### Work to complete
1. In the performance listings, how much time does each pair get at Music From A Fishbowl to put together their set?
2. Resume the performance listings after their final sentence and write a few more lines in the same voice.

### Passage to read
* Begin *

THE GREAT QUENTINI (sweaty Yeti): Quentin Davis a.k.a. The Great Quentini is a mental health magician. Using alien technologies scavenged from deep in our future race memory, he transforms space into a " childhood disinhibition zone". These technologies are constructed today by the Great Quentini and use materials salvaged or trash picked to enhance their powers. For upcoming performances and more, contact Quentini@earthlink.net.
Undercity at Haycyon, February 24, 2002
Brooklyn, NY
Live solo performance. Halcyon is a combination cafe/record store/living room -- a really comfortable place to hang out and discover new music.
Music From A Fishbowl, February 3, 2002
(A Benefit For The Eighth Step)
Cohoes, NY
The Fishbowl works like this: sixteen or so musicians show up, eat a supper together and have their names drawn from the fishbowl in pairs, resulting in some very unlikely combinations of talents. Each pair then has two hours to come up with a fifteen minute set of music, which they then perform for the audience. I was paired up with young, wild and beautiful Paddy Kilrain, a talented singer-songwriter who performs her achingly honest songs with a sharp edge and a voice that rises from girlish to avenging Valkyrie in a heartbeat.
Caffe Lena,
January 11, 2002
Saratoga Springs, NY
This was an exquisite evening, appearing with Jupiter Circle We had a grand time, and even managed to fit everyone on the stage. Lena's is a wonderful place to perform and an even better place to see a show, so if you ever have an opportunity to see someone interesting there, GO! We recorded the performance, but somehow managed to get more of the sound of silverware rattling in the kitchen than the music from the stage.
2001 Multimedia Festival, December 11, 2001
Lawrence, Massachusetts
with TerrEtroN, Rock'it Society, and
Zero Times Infinity vs. Jekyll Island vs. Seratonin vs. Walter
Wright
I have a theory: the louder/weirder/harsher/scarier the music is, the nicer the performers are. This was a great night of very loud and harsh music performed by some really sweet guys, and then me at the end of the night to calm everybody down and send them home. The highlight of the evening, for me, was Deftly-D's electric grinder on a car wheel, which sent showers of sparks flying halfway across the room. I would have gotten a little closer but my hair looked pretty good that night and I didn't want to set it on fire.
Soundscape at Openair, December 4, 2001
New York, New York

Soundscape is billed as the only true "ambient" event in NYC,
developed by the Agriculture's Jameson and Undercity's Mercy_killah
& Hazmaat. Staged at Openair, a sleek bar on St. Marks, it's an
oasis of calm in the bustling frenzy of New York City's East
Village. I played here on December 4, 2001 and had a grand time.
They liked me. Also appearing was Mercy_Killah, who enveloped us in
waves of warm noise, whale songs and gamelan chimes as we drank our
martinis and stared at images of clouds and oceans on the video
monitors in the walls. A very special evening. Steph took this
photo.
The Larkin,
September 23, 2001
Albany, NY

If it wasn't for the tragic connotation of recent events, it
could be said that Sara Ayers' one-woman show at the Larkin Lounge
on Sunday was as close to a New York City performance as can be had
in these parts. The combination of Ayers' adventurously electronic
music, the lounge's audio-visual excellence, and a small but raptly
attentive audience gave the evening an air of cosmopolitan
sophistication. For a while, anyway -- until Ayers' hypnotic
soundscapes took many listeners out of the room and into another
dimension.

* End *

### Data extract
* Begin *

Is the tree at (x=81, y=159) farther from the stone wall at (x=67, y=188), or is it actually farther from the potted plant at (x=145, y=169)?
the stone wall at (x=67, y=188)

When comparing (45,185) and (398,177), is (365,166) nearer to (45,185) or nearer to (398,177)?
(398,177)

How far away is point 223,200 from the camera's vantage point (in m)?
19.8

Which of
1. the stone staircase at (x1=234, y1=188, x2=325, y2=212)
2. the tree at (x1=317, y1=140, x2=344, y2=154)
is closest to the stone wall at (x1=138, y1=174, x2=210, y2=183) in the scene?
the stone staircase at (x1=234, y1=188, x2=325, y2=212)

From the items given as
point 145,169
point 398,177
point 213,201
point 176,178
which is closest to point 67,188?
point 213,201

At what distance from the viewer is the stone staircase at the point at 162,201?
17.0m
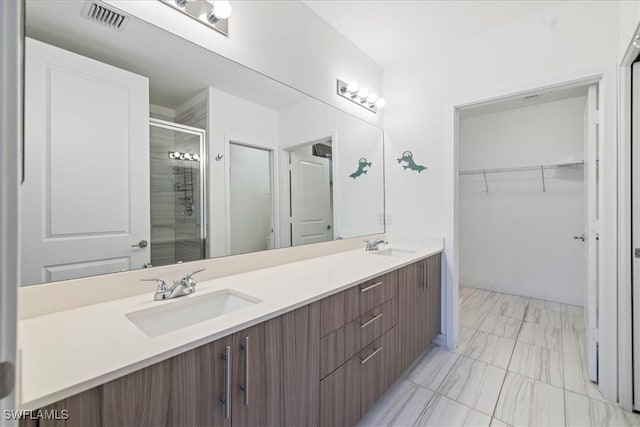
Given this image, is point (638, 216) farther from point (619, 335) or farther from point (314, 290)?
point (314, 290)

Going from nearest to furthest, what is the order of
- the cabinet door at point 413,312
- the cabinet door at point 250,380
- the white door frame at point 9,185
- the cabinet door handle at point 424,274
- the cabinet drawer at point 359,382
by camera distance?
1. the white door frame at point 9,185
2. the cabinet door at point 250,380
3. the cabinet drawer at point 359,382
4. the cabinet door at point 413,312
5. the cabinet door handle at point 424,274

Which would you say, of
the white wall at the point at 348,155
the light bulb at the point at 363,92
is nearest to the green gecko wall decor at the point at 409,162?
the white wall at the point at 348,155

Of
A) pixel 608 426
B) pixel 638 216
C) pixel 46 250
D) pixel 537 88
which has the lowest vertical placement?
pixel 608 426

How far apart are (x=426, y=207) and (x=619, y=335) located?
137cm

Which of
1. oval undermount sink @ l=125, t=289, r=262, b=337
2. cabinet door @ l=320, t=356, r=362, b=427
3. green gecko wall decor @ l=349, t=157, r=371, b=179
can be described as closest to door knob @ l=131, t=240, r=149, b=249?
oval undermount sink @ l=125, t=289, r=262, b=337

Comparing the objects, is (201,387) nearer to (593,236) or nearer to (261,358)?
(261,358)

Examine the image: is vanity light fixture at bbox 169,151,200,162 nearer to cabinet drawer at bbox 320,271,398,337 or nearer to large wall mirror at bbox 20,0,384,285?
→ large wall mirror at bbox 20,0,384,285

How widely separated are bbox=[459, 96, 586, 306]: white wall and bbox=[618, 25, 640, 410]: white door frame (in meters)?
1.70

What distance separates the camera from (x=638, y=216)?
4.98 ft

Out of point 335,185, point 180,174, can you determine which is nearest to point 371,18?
point 335,185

* End *

### Answer list
1. Two hours, to come up with a fifteen-minute set.

2.
For the first time, Ayers performed her shape-shifting compositions as a whole, without demarcation between songs except for the occasional pause while she adjusted levers, pedals and dials, or exchanged instruments. Yet despite the busyness required by a solo rendition of densely layered, effects-drenched ambient music, Ayers never came off as a knob-twiddler; Her minimalistic stage presence was far too graceful for that. Barelegged in a black cocktail dress, she let the otherworldly mood build, uninterrupted by stage patter, and with her graceful hand gestures supplying all the communication necessary. She seemed to regard her voice as simply another instrument, effortlessly pitch-shifting from almost guttural lows to silvery, trilling highs. The performer's reserve only heightened the drama of her often rapturous phrasing.
When speaking of Ayers' voice, however, the plural must be used, since her vocals were looped, doubled and trebled by digital reproduction and echoed, reverbed and "boomeranged" by pedal effects. But as enchanting as her console sorcery was, no effect could top her live coloration. At times the Albany artist sounded like she'd been possessed by a tribal high priestess, or a sacred wind, or a woodland sprite. For "Every Day We Die A Little" (for 1997's Voices release), the juxtaposition of disembodied (sampled) interpersonal dialogue with quiveringly impressionistic (live) verse was both seductive and unnerving. Occasionally, snippets of word imagery ("Days go by...") added a climatic brushstroke to her aural paintings.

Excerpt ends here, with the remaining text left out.